***** Supplied information *****
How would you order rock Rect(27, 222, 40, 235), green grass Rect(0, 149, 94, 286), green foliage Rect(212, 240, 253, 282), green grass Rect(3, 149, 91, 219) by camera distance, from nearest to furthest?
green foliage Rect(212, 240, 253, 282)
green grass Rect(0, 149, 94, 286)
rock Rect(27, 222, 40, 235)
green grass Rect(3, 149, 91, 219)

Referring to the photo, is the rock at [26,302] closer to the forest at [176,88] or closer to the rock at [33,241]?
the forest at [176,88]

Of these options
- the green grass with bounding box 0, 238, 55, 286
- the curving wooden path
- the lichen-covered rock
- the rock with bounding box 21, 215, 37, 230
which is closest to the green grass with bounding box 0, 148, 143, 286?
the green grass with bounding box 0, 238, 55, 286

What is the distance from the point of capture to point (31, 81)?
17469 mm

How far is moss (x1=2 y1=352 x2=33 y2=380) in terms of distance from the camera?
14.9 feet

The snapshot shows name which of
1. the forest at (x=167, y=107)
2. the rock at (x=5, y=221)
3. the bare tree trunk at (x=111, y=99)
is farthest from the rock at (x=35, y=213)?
*****
***** Supplied information *****
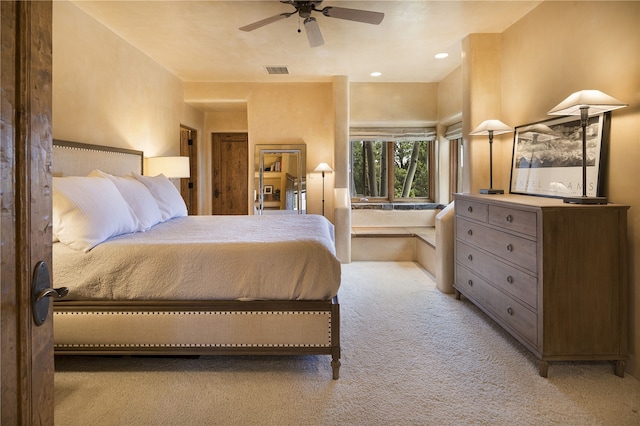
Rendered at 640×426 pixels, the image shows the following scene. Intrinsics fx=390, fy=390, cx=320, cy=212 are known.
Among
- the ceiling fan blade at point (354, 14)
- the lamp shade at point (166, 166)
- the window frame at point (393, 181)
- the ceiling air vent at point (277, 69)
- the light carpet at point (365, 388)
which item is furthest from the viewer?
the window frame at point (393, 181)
*****
• Task instructions
Copy the material word for word, starting at the line that contains "The snapshot shows name which of" and ending at the line that contains "is farthest from the rock at (x=35, y=213)?".

• Reply to the task
The snapshot shows name which of
1. the forest at (x=167, y=107)
2. the rock at (x=5, y=221)
3. the bare tree trunk at (x=111, y=99)
is farthest from the rock at (x=35, y=213)?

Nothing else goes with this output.